Document passage ▸
_____
Dictionary style, thoughts?

katy_bug's picture

Making a contact card for a doula referral network I am a part of. Since people always ask, I thought about putting the definition of doula on one side and the contact info on the other.

I went with a typewriter font since I am going for dictionary style. Thoughts?

riccard0's picture

Good idea, but dictionaries don’t usually use typewriter-style typefaces.

nina's picture

Agreed. Also, your justified setting (on a relatively narrow column) will need more massaging to work/read comfortably; most of your wordspaces feel too wide, which feels awkward («unique   childbirth   experience»)

katy_bug's picture

What typeface would you recommend? Yes, I need to work on the word spacing.

JamesM's picture

A small detail, but I notice you have it all lower case but end with a period. My dictionaries either write their definitions as sentences (cap and period) or as phrases (all l.c. and no period).

riccard0's picture

Some suggestions here:

katy_bug's picture

I have been looking through some old books and found this dictionary of plant terms. I like the font. I need some ID help on this one. I can't quite put my finger on it.
_____
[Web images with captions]

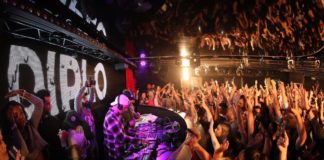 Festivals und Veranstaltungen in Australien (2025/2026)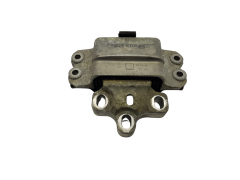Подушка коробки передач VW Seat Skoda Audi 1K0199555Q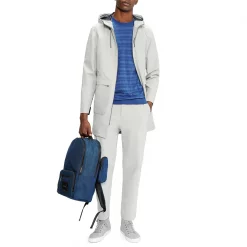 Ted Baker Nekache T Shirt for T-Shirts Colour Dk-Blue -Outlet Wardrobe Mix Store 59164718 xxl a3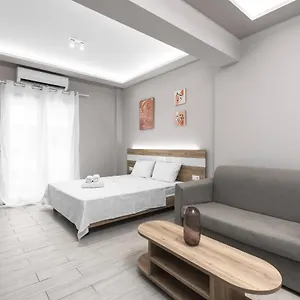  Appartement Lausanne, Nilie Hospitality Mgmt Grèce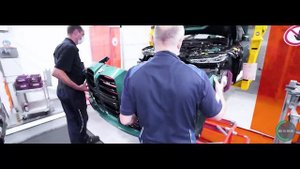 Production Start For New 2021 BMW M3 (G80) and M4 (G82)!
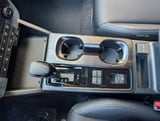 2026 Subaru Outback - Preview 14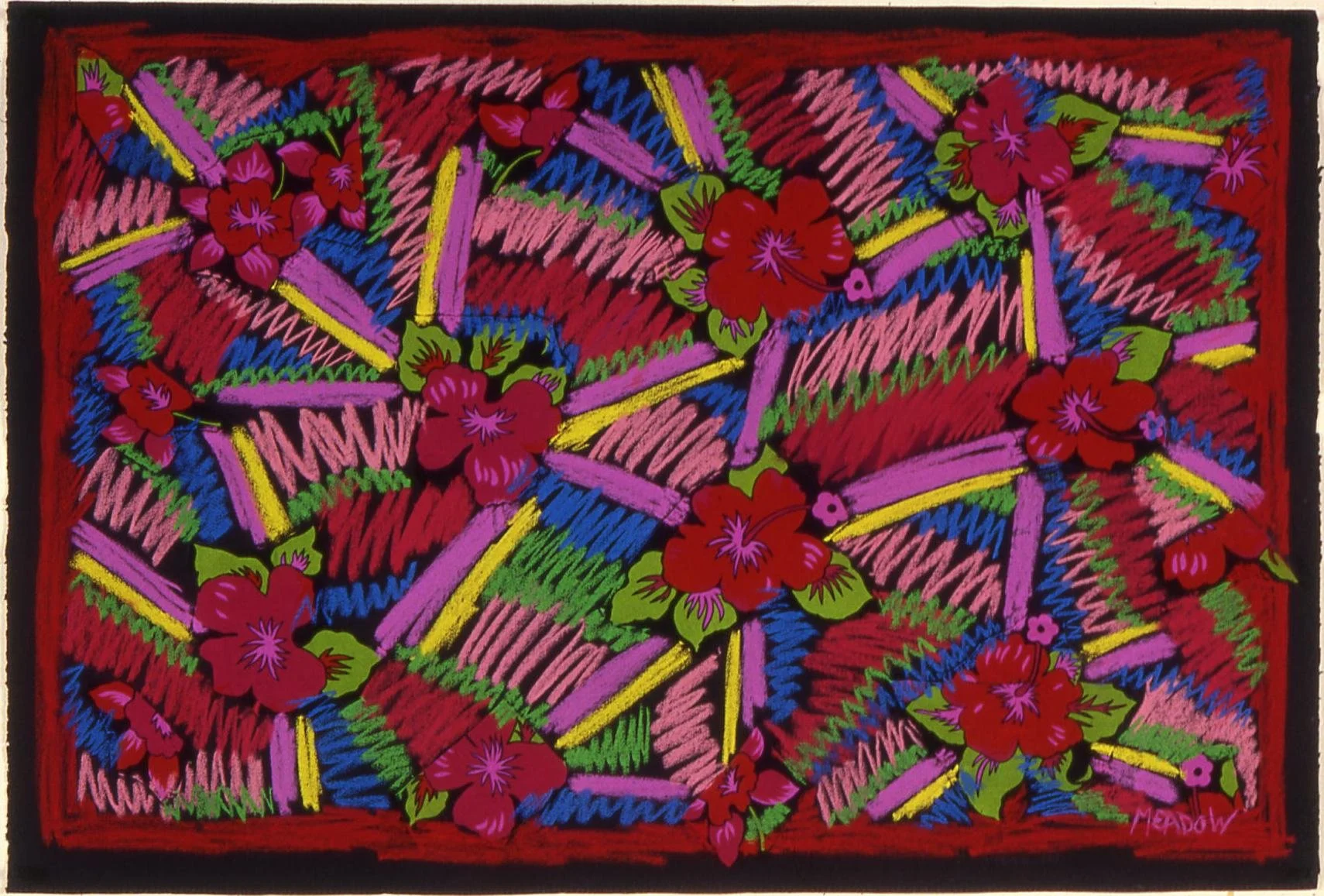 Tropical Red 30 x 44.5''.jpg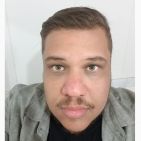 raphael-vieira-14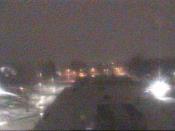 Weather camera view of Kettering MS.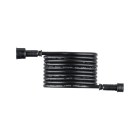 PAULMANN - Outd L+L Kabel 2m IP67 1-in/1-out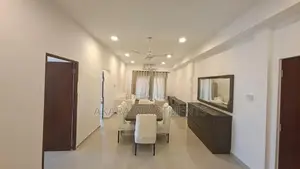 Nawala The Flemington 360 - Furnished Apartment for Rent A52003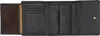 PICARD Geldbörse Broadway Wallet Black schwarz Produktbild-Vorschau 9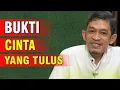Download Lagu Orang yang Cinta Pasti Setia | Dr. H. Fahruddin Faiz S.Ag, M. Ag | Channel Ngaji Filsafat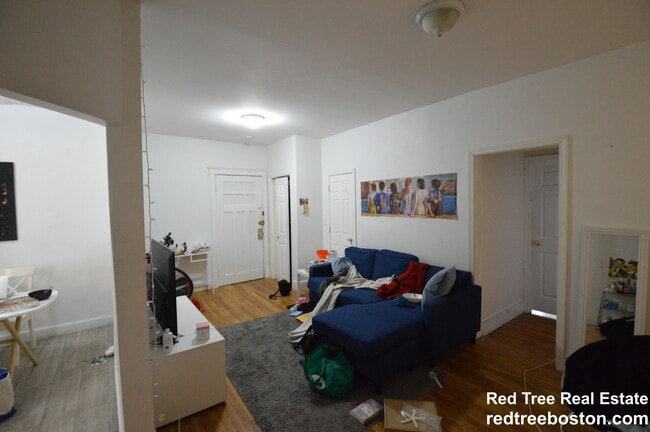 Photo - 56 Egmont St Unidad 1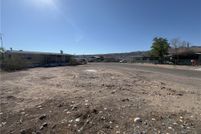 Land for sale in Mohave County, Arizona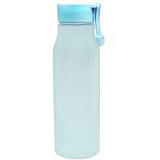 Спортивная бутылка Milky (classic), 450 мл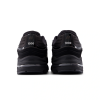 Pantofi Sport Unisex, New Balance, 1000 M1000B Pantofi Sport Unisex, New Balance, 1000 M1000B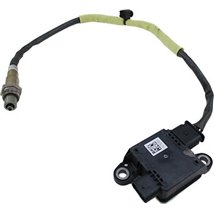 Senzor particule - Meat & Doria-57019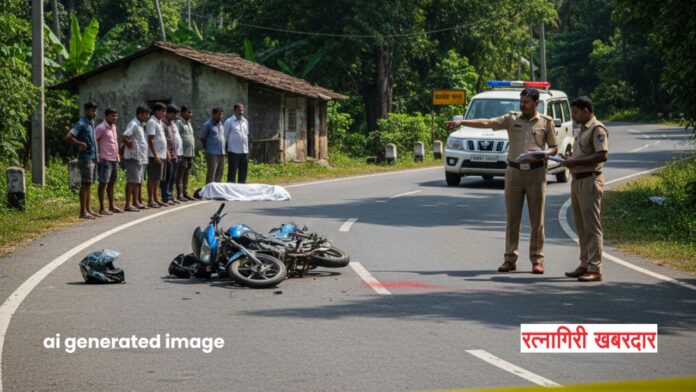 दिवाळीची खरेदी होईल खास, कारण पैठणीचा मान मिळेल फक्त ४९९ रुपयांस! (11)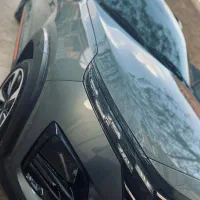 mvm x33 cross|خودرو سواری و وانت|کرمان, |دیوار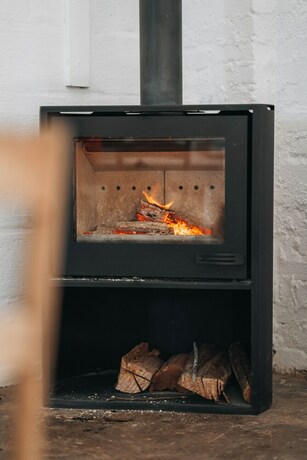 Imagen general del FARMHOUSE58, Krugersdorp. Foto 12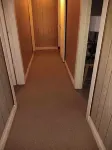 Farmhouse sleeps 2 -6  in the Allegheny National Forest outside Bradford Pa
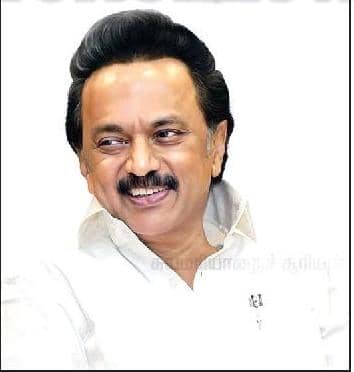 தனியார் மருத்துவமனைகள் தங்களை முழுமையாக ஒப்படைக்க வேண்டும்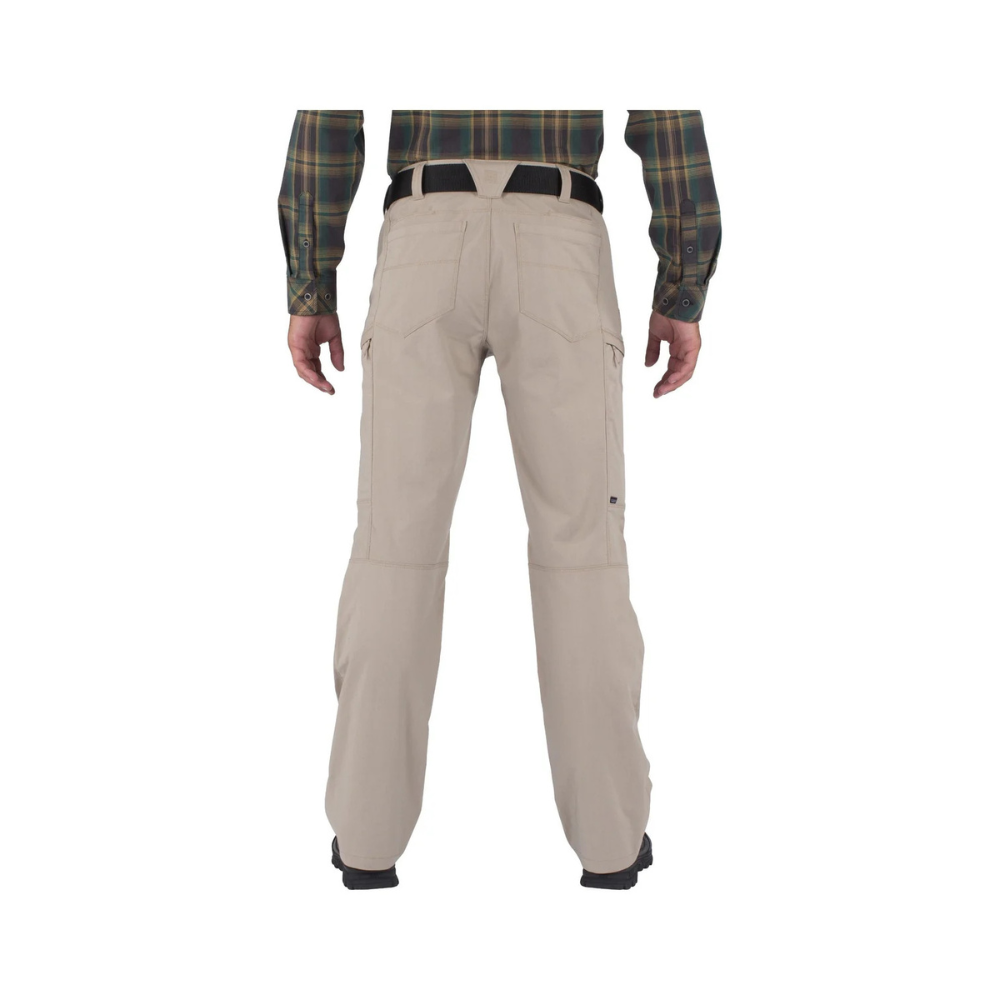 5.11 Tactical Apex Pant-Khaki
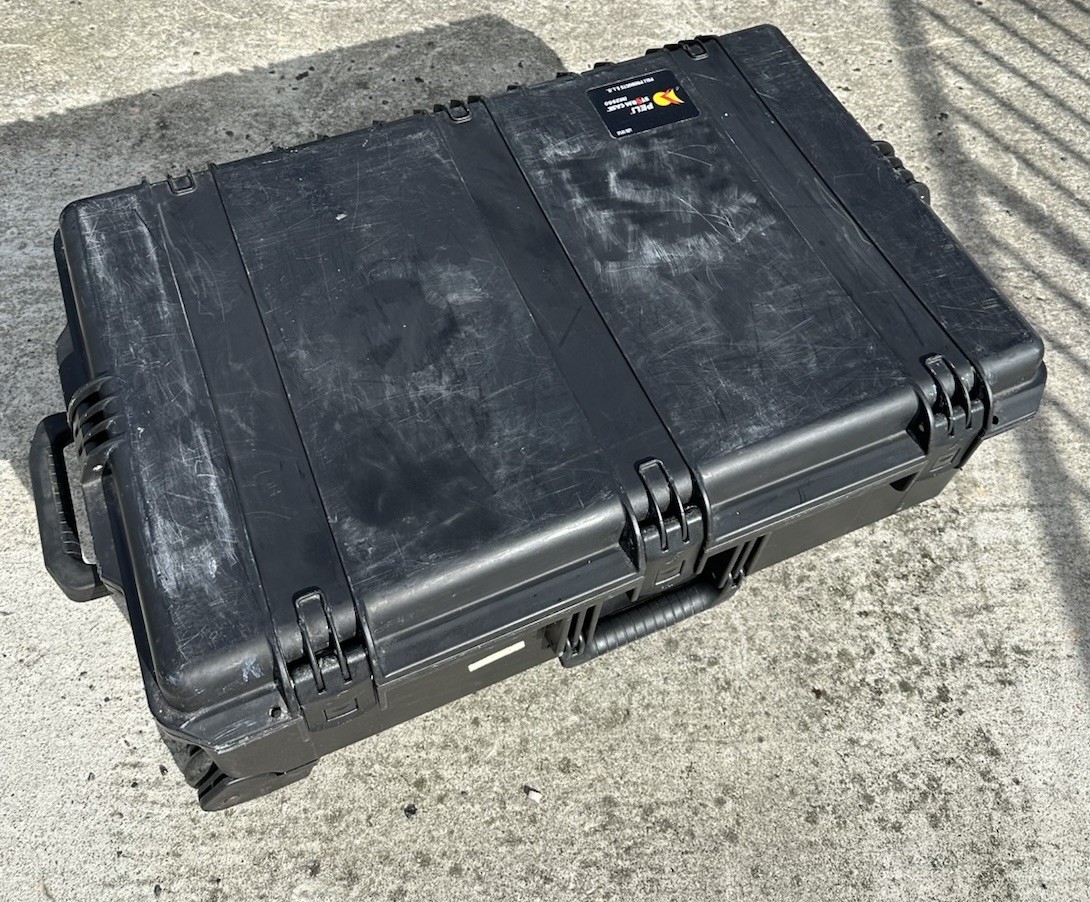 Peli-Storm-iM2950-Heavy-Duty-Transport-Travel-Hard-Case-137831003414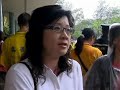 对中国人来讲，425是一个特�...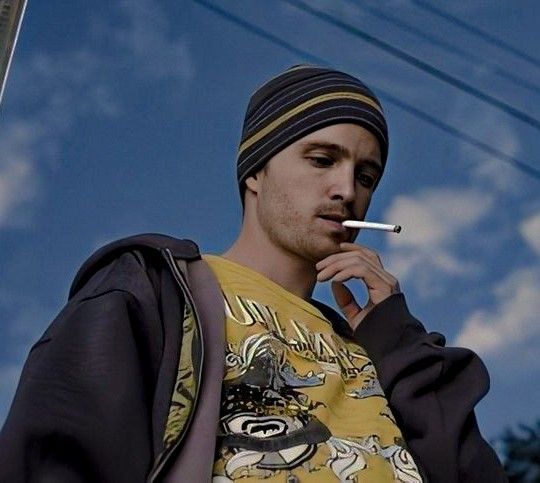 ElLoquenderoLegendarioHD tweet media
_____
Retype the portion of the forum thread that begins at the words "I have been" and stops after the words "finger on it.". The entries are separate material, apart from the forum thread.

I have been looking through some old books and found this dictionary of plant terms. I like the font. I need some ID help on this one. I can't quite put my finger on it.